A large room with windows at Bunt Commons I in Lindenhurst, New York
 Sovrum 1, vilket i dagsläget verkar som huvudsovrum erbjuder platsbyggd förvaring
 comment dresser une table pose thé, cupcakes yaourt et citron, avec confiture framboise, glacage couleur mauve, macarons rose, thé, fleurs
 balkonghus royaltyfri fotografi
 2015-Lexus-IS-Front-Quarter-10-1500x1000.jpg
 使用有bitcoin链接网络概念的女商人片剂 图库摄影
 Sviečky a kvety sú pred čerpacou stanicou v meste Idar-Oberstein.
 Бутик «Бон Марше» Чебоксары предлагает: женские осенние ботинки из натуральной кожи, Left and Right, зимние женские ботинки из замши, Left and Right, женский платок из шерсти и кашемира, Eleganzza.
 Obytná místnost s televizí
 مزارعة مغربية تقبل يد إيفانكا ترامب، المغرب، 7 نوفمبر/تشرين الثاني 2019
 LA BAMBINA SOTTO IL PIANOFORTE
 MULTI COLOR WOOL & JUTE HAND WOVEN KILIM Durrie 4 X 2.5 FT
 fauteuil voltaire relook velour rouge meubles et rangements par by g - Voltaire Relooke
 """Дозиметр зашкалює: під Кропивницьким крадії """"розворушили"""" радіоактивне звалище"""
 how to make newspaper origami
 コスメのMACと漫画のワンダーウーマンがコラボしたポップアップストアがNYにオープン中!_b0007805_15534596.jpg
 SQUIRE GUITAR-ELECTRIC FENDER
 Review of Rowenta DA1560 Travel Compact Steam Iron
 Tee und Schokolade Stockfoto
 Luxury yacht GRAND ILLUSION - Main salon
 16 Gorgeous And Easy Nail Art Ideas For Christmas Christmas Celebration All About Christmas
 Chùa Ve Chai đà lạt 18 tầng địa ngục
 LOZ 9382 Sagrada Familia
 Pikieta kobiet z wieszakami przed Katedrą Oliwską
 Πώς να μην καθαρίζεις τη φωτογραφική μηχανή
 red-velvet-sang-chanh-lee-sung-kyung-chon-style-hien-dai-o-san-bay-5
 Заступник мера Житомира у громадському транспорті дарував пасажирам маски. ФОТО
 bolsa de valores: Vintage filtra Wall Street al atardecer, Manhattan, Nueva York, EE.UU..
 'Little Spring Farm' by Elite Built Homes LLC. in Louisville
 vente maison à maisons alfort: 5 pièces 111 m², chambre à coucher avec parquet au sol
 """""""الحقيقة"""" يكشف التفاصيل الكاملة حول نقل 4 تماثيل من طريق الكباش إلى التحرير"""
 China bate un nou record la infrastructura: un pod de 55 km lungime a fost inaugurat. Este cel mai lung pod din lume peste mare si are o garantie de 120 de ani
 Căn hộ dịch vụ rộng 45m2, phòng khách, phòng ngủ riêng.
──────────
**Exercise brief:** Please output exactly the lines between the one holding "Πώς να μην καθαρίζεις τη φωτογραφική μηχανή" and the one holding "bolsa de valores: Vintage" in the records above, inclusive, and nothing more.

**Exercise result:**
 Πώς να μην καθαρίζεις τη φωτογραφική μηχανή
 red-velvet-sang-chanh-lee-sung-kyung-chon-style-hien-dai-o-san-bay-5
 Заступник мера Житомира у громадському транспорті дарував пасажирам маски. ФОТО
 bolsa de valores: Vintage filtra Wall Street al atardecer, Manhattan, Nueva York, EE.UU..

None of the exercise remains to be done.